VI- Que négation exceptive (restrictive)
Ne … que = seulement, uniquement (on peut le remplacer par un de ces deux adverbes). Vient
du latin tardif non … quam « représentant non aliud … quam influencé par non … nisi » ( G.
Moignet).
Ce n’est pas à proprement parler une négation, elle ne fait qu’exclure de son champ tout terme
autre que celui qu’elle introduit (Je n’aime que le latin, et donc pas le grec). Elle peut
affecter :

Complément d’objet : Elle ne mense qu’à elle.

Attribut du sujet : L’homme n’est qu’un roseau, le plus faible de la nature.

Complément circonstanciel : Ce train ne circule que le dimanche.

Séquence impersonnelle : Il ne reste, autour de moi, que la desserte d’un long été.

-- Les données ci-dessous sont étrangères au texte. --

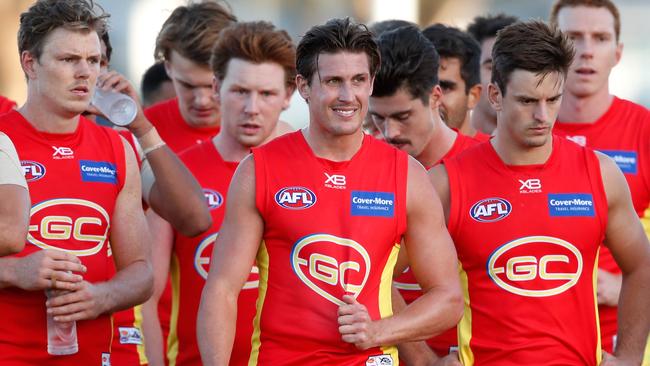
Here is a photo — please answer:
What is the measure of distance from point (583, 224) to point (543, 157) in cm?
42

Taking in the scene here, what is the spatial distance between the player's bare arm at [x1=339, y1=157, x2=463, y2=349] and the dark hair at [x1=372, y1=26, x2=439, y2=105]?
1.36m

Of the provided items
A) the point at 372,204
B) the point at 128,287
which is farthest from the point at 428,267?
the point at 128,287

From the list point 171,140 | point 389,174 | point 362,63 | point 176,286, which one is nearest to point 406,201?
point 389,174

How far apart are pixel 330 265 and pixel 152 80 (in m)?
5.90

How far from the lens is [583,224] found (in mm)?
7367

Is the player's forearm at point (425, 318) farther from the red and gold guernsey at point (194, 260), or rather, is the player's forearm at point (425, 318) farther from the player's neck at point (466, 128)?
the player's neck at point (466, 128)

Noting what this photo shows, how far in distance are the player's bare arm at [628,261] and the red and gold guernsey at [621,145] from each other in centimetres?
107

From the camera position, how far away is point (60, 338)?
7.31 metres

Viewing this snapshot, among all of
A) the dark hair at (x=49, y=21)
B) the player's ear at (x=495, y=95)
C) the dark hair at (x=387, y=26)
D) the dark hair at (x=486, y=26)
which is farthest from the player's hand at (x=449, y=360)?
the dark hair at (x=486, y=26)

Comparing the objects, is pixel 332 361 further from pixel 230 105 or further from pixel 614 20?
pixel 614 20

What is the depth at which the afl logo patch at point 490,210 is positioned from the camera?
743 cm

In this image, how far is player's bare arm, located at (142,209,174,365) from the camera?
8625mm

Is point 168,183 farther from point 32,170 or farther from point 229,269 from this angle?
point 229,269

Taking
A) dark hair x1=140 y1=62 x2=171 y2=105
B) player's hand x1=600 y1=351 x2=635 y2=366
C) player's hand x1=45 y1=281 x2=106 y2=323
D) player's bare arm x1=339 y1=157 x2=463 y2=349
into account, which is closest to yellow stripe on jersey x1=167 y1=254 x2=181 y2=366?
player's hand x1=45 y1=281 x2=106 y2=323
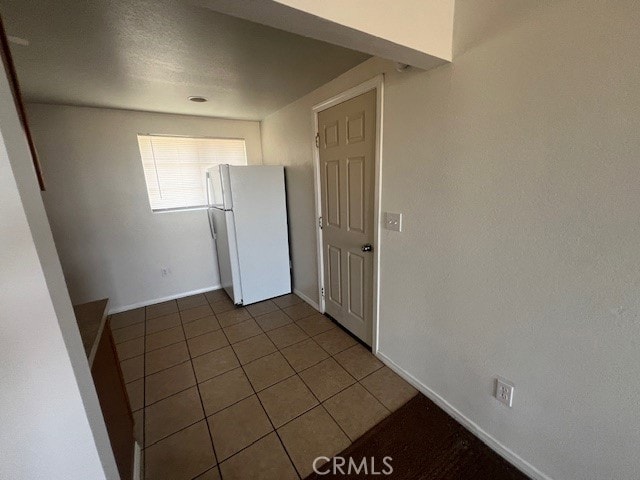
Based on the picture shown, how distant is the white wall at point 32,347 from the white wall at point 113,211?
2.67 m

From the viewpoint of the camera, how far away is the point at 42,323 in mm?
596

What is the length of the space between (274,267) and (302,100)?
185 centimetres

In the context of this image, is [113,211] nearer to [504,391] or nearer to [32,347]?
[32,347]

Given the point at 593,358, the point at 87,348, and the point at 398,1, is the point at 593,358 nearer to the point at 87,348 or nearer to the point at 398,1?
the point at 398,1

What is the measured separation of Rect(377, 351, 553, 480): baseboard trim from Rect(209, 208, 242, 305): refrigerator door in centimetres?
185

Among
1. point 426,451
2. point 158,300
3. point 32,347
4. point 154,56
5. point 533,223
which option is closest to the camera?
point 32,347

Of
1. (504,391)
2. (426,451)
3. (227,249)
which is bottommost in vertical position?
(426,451)

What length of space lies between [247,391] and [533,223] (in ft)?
6.43

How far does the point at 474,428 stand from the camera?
1.47 m

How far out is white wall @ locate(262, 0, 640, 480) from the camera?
90cm

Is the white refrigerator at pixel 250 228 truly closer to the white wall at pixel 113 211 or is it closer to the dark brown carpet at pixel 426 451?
the white wall at pixel 113 211

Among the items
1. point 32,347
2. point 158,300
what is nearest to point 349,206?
point 32,347

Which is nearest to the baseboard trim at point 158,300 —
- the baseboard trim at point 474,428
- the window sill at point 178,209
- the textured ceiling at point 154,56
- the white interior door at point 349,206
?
the window sill at point 178,209

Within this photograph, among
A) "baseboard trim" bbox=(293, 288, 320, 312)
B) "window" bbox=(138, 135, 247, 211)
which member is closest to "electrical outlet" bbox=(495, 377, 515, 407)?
"baseboard trim" bbox=(293, 288, 320, 312)
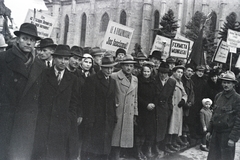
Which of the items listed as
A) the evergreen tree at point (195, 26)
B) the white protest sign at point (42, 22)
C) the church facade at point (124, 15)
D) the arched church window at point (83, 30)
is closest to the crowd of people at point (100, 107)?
the white protest sign at point (42, 22)

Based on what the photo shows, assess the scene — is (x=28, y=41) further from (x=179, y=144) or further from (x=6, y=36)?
(x=179, y=144)

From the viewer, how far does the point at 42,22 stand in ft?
24.9

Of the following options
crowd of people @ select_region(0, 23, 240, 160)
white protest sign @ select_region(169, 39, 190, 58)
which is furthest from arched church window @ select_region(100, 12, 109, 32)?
crowd of people @ select_region(0, 23, 240, 160)

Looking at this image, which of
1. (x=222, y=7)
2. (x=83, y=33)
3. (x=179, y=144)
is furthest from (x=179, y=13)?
(x=179, y=144)

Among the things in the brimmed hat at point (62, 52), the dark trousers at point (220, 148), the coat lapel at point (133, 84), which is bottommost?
the dark trousers at point (220, 148)

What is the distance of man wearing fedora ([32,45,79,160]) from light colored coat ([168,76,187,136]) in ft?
10.5

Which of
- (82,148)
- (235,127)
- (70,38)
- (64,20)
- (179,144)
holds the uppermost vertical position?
(64,20)

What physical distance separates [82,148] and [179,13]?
34791 millimetres

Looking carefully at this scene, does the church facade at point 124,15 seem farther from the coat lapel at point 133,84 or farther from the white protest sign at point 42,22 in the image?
the coat lapel at point 133,84

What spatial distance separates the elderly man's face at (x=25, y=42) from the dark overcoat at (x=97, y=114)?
1502 mm

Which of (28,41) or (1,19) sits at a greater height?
(1,19)

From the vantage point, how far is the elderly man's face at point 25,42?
11.8 feet

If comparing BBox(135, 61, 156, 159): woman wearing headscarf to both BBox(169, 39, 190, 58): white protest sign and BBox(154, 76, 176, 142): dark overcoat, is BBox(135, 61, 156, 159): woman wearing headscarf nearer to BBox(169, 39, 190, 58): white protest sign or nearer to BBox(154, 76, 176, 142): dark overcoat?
BBox(154, 76, 176, 142): dark overcoat

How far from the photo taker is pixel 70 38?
45.8 metres
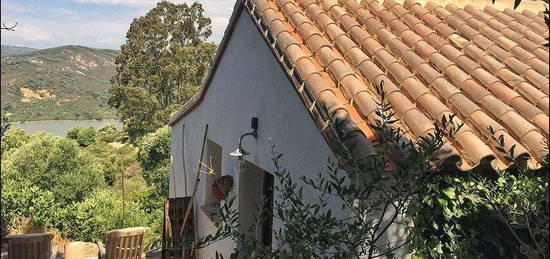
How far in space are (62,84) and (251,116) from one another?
4700cm

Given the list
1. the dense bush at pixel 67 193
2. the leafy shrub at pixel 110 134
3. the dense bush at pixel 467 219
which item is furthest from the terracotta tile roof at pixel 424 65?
the leafy shrub at pixel 110 134

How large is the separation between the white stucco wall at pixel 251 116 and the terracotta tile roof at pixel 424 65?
371 millimetres

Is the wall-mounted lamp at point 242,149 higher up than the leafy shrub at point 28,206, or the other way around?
the wall-mounted lamp at point 242,149

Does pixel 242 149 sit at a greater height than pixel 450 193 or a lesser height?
greater

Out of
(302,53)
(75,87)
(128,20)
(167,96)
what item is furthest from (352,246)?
(75,87)

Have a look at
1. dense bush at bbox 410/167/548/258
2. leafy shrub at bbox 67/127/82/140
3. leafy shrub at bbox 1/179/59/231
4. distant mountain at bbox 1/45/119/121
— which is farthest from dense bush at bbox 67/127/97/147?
dense bush at bbox 410/167/548/258

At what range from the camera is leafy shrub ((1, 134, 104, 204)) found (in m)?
18.0

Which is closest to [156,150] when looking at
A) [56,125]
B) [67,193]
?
[67,193]

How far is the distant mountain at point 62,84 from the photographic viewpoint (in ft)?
124

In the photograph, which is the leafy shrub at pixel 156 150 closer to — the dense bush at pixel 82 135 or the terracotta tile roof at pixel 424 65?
the dense bush at pixel 82 135

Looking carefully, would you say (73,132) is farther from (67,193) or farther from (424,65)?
(424,65)

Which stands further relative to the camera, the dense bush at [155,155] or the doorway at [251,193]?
the dense bush at [155,155]

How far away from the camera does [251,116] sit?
6.12 m

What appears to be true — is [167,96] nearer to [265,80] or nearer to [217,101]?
[217,101]
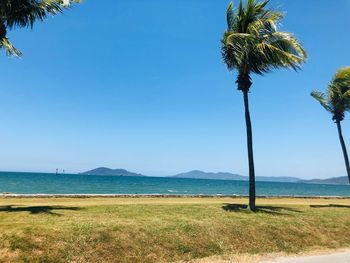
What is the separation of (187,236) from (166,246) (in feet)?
4.01

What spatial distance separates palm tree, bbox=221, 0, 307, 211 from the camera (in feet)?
65.4

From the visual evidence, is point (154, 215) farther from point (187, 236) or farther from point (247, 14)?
point (247, 14)

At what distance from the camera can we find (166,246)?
13305 millimetres

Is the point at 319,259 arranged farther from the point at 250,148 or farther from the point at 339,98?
the point at 339,98

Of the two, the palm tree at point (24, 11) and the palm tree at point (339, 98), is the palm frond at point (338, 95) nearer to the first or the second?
the palm tree at point (339, 98)

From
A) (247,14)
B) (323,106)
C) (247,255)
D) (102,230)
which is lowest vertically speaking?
(247,255)

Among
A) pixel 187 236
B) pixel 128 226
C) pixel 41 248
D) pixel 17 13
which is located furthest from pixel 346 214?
pixel 17 13

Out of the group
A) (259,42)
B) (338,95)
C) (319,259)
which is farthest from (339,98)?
(319,259)

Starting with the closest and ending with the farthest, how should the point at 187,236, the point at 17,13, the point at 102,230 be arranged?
the point at 102,230 → the point at 187,236 → the point at 17,13

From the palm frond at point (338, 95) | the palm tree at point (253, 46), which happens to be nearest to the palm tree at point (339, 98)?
the palm frond at point (338, 95)

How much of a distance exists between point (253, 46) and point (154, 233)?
1175cm

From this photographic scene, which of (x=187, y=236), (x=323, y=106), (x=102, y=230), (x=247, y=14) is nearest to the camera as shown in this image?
(x=102, y=230)

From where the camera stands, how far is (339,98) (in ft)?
97.5

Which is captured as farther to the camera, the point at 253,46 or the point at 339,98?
the point at 339,98
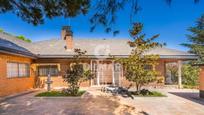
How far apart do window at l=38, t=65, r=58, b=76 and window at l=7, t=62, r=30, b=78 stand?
2064 millimetres

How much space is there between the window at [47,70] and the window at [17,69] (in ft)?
6.77

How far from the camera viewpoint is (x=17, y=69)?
16438 millimetres

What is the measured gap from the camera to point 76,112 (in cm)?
919

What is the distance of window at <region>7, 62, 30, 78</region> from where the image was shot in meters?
15.1

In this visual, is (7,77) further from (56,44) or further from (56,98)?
(56,44)

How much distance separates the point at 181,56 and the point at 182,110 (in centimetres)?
1153

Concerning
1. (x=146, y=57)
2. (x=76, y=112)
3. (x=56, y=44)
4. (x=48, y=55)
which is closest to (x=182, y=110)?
(x=76, y=112)

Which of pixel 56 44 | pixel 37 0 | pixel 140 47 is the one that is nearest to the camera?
pixel 37 0

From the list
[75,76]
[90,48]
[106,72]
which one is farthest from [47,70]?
[75,76]

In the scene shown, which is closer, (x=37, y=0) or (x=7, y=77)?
(x=37, y=0)

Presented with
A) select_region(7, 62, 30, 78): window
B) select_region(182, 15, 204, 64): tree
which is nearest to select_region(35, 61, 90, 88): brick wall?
select_region(7, 62, 30, 78): window

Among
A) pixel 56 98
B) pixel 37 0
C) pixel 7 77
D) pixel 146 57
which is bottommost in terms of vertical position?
pixel 56 98

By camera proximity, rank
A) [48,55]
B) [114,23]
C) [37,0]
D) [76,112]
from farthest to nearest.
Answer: [48,55] → [76,112] → [37,0] → [114,23]

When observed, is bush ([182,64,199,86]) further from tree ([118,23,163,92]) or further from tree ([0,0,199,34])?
tree ([0,0,199,34])
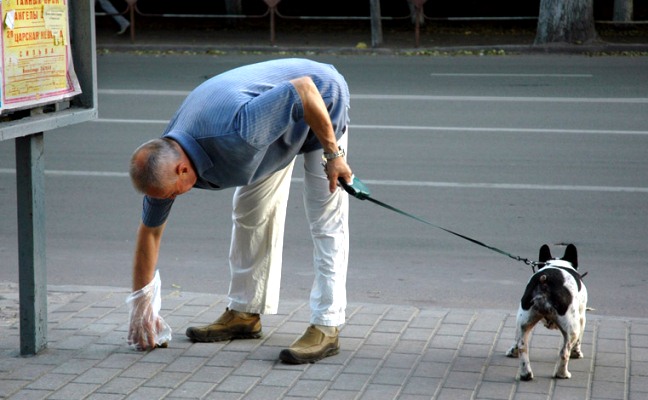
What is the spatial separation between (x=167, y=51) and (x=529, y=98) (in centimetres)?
904

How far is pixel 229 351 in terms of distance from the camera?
5.08 metres

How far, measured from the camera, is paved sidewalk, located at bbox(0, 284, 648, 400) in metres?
4.51

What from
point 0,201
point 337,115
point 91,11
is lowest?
point 0,201

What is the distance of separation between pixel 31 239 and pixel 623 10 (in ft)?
67.2

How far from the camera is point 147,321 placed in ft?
16.4

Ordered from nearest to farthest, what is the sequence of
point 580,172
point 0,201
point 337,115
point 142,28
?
point 337,115, point 0,201, point 580,172, point 142,28

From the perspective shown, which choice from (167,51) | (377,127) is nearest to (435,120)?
(377,127)

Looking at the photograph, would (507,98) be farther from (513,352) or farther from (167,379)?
(167,379)

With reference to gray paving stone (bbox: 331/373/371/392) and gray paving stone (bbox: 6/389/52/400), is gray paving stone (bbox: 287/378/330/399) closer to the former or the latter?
gray paving stone (bbox: 331/373/371/392)

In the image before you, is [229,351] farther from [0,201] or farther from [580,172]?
[580,172]

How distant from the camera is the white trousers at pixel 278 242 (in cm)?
497

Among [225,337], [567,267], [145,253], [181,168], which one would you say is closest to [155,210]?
[145,253]

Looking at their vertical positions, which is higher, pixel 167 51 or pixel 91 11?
pixel 91 11

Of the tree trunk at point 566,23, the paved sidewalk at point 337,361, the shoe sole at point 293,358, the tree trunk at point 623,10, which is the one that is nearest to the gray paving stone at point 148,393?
the paved sidewalk at point 337,361
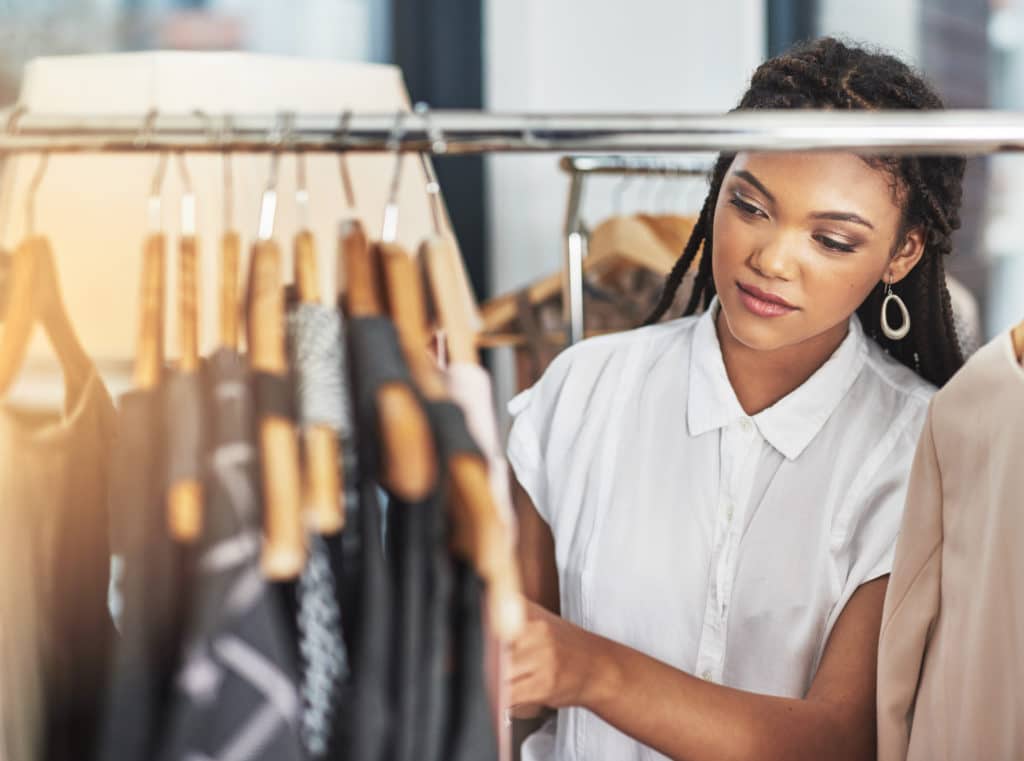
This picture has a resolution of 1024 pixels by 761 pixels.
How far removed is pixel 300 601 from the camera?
61cm

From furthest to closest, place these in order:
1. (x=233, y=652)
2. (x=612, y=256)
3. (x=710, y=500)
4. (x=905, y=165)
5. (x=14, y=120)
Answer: (x=612, y=256), (x=710, y=500), (x=905, y=165), (x=14, y=120), (x=233, y=652)

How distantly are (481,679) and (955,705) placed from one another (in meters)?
0.37

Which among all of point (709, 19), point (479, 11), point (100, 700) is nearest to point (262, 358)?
point (100, 700)

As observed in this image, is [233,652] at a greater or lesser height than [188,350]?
lesser

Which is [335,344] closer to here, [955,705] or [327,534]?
[327,534]

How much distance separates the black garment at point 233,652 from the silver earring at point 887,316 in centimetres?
68

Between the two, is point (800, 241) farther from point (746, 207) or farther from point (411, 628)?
point (411, 628)

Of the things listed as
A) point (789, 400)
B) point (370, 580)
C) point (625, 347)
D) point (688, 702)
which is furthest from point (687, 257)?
point (370, 580)

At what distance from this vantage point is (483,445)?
0.64 meters

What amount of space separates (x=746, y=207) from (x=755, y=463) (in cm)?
25

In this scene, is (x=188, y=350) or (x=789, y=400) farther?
(x=789, y=400)

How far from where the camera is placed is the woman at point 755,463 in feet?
3.09

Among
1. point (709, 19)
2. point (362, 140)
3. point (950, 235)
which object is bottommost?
point (950, 235)

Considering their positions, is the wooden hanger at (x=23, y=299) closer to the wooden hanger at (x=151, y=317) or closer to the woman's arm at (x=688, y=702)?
the wooden hanger at (x=151, y=317)
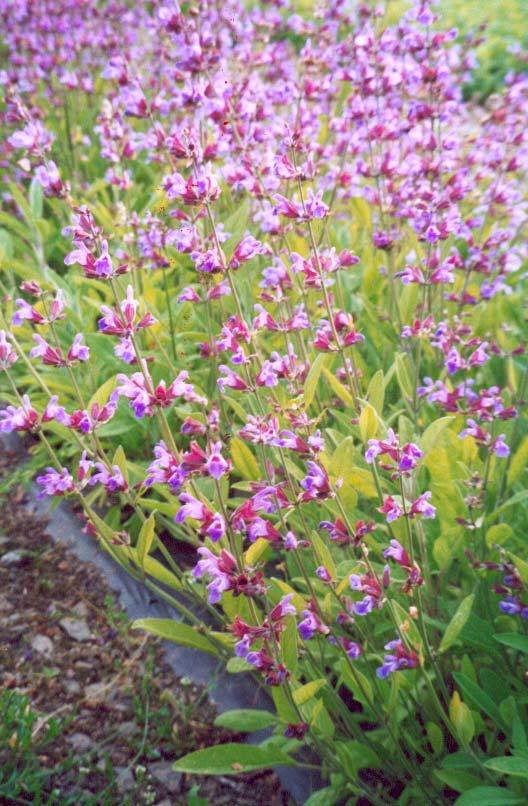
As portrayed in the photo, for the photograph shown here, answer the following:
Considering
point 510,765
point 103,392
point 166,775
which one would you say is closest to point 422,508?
point 510,765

Ne peut pas porter sur le sujet précédant un verbe ou sur un verbe à un mode personnel (on
utilise seul ou seulement).
Un terme négatif peut annuler l’exception et donc rétablir toutes les autres
possibilités : je n’aime pas que le latin, donc peut-être aussi le grec. Cette « annulation de la
restriction » se rencontre surtout avec des tournures verbales comme il y a / c’est.
NB : jusqu’au XVIIème, ne…pas, ne… point sont de simples synonymes de ne…que. Pour
Montaigne, je n’ai point de faim qu’à table n’est rein d’autre que je n’ai faim qu’à table.